**DOCUMENT SECTION:**

- - - - -

Practices for the season may start Feb. 1
January 21, 2021
COLFAX - Plans for a Feb. 1 football season start are underway at the high school.
The field was lined last week and a league coaches meeting took place, virtually. A game schedule has been set.
Athletes, coaches and fans now await the release of coronavirus-related numbers Jan. 25.
Under Washington Interscholastic Activities Association guidelines, "fall" sports could begin with practices Feb. 1 on a region-by-region basis.
Fall sports include football, volleyball and cross country.
Gov. Jay Inslee has lumped the state's 39 counties into eight regions. All are currently considered in "Phase 1" of reopening.
Whitman County is part of the East region, which also includes Ferry, Pend Oreille, Stevens, Spokane, Lincoln, Garfield and Asotin counties.
For sports to resume within a region, the region must be in Phase 2, according to the governor. To clear that hurdle, regions must show a 10% decrease in coronavirus cases and related hospital admissions, less than 90% intensive care unit occupancy and less than 10% positivity.
If the Jan. 25 numbers advance the East region to Phase 2, full practices may resume.
That means the Colfax Bulldogs, as well as other area football teams, can return to the gridiron.
The Bulldog's first game of the 2020-into-2021 season would be Saturday, Feb. 13 at Reardan.

- - - - -

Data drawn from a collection
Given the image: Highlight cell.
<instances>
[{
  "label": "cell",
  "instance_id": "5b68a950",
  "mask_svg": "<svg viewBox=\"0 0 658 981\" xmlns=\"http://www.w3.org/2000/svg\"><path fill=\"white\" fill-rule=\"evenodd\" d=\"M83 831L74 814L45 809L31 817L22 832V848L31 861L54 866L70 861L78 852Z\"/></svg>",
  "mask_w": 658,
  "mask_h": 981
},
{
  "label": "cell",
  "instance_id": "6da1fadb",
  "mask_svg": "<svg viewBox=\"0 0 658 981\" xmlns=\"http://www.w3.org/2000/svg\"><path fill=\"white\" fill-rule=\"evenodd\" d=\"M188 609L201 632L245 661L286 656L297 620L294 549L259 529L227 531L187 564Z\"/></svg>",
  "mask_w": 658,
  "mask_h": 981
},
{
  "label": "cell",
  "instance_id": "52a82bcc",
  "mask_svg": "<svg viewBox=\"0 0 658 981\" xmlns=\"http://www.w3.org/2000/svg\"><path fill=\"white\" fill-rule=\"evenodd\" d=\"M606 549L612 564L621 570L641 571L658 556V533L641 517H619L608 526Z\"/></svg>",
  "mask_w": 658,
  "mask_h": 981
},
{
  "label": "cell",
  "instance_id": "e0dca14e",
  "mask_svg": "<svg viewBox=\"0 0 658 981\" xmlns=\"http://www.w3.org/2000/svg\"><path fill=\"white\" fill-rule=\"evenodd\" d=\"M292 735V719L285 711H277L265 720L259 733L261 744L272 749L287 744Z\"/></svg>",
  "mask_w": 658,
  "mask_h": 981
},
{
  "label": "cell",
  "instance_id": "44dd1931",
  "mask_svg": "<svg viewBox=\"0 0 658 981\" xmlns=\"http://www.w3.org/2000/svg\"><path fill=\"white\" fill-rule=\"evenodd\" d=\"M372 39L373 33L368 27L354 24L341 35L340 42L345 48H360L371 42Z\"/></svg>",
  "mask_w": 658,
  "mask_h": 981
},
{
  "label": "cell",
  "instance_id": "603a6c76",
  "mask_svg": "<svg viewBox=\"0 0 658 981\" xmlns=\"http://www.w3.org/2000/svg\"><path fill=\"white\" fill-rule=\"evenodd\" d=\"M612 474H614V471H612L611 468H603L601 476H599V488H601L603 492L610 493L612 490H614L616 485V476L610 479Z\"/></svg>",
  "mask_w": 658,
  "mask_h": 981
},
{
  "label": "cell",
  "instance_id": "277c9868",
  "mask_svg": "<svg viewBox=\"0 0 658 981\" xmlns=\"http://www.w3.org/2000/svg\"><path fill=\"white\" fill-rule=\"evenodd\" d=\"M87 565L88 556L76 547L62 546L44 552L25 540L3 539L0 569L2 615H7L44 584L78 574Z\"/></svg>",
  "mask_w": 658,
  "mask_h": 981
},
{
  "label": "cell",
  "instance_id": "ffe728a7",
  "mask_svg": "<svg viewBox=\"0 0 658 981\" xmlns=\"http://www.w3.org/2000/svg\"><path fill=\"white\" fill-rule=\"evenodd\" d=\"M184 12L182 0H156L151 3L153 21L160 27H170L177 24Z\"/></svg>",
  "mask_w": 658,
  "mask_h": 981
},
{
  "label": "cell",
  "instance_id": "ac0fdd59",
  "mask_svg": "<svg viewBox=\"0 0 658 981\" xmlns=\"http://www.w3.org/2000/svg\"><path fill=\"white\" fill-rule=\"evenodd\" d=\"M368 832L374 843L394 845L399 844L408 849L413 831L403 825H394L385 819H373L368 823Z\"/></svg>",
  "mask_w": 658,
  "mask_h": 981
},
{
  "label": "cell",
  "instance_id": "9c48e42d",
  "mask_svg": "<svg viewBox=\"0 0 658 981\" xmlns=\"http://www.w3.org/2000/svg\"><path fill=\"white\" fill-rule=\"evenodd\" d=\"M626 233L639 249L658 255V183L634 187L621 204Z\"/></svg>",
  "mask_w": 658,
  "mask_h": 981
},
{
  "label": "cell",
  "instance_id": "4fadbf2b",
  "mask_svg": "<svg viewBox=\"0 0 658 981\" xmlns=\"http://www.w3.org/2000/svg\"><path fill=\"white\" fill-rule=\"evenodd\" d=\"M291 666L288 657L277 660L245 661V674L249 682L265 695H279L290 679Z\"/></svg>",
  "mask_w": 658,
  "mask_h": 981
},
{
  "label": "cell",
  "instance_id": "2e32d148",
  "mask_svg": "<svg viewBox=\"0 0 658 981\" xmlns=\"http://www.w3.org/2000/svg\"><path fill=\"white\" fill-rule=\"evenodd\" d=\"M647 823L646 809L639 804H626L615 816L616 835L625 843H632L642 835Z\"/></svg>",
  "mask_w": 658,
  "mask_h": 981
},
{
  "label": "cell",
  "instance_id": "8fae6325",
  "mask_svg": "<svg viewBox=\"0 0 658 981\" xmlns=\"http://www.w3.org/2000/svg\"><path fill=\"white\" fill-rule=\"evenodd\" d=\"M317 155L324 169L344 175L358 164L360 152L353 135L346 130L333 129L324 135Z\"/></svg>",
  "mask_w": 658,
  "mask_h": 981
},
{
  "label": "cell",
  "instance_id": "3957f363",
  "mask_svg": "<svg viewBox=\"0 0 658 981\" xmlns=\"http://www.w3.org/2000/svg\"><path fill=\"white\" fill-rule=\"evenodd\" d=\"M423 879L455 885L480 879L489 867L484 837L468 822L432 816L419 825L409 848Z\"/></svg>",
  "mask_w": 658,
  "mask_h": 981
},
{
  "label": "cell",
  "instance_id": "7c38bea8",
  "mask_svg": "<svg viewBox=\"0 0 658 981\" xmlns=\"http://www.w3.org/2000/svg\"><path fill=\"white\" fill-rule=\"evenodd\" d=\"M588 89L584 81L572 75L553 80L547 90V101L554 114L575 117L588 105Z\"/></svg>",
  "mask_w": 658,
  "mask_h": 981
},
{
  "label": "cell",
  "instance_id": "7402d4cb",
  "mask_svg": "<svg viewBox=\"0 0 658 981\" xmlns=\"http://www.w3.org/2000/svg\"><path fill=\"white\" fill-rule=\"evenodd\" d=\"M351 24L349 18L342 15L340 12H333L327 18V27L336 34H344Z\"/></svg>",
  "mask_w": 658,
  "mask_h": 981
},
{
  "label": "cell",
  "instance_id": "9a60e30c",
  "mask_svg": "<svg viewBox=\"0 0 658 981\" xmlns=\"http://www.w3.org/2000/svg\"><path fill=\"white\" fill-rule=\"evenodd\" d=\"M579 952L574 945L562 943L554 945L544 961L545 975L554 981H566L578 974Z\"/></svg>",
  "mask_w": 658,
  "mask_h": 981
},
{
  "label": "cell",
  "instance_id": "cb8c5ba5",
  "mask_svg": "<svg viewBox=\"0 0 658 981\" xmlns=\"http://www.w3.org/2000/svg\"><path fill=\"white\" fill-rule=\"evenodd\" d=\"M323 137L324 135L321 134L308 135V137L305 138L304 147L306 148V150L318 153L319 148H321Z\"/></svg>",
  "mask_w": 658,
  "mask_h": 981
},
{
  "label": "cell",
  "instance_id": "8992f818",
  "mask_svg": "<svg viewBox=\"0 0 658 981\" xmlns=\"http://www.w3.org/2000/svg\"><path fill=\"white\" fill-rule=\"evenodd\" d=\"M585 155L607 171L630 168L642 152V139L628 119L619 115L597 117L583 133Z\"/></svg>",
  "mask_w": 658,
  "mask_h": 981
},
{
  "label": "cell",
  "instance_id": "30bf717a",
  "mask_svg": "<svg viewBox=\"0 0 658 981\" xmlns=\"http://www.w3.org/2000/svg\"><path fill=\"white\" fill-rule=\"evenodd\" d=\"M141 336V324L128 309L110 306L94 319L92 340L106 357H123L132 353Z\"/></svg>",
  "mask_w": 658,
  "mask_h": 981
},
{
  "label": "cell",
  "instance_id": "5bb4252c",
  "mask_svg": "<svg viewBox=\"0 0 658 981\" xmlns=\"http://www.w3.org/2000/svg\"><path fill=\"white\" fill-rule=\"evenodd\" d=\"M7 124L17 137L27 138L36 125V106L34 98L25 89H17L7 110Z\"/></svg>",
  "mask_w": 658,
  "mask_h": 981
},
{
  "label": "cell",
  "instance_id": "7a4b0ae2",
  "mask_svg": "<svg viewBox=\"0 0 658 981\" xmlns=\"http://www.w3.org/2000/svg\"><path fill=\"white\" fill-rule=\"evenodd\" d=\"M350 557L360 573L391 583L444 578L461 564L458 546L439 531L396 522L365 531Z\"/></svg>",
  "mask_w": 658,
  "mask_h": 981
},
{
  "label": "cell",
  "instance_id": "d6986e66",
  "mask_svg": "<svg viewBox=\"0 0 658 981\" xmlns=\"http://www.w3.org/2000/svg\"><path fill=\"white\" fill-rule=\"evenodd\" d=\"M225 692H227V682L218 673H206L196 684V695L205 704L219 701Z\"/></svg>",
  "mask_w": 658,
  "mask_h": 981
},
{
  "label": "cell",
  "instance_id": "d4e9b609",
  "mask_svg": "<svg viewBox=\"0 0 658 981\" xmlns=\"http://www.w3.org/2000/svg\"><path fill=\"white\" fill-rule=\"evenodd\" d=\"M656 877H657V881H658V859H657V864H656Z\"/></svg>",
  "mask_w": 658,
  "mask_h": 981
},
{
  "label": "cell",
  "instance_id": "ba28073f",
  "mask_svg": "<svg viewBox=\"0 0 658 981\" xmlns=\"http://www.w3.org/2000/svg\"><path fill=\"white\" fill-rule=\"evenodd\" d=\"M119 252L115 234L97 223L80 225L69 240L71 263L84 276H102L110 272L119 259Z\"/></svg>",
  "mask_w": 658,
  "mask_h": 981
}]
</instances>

- - - - -

**QUESTIONS ON THE MATERIAL:**
1. In the Colfax football article, where and on what date would the Bulldogs play their first game?
2. Summarize the Colfax football article in two sentences.
The listing is separate material from the Colfax football article.

**EXERCISE RESULTS:**
1. At Reardan on Saturday, Feb. 13.

2. Colfax High School is preparing for football practices to begin Feb. 1: the field has been lined, a league coaches meeting was held virtually, and a game schedule has been set. Practices can resume only if the coronavirus-related numbers released Jan. 25 move the East region, which includes Whitman County, into Phase 2 of reopening.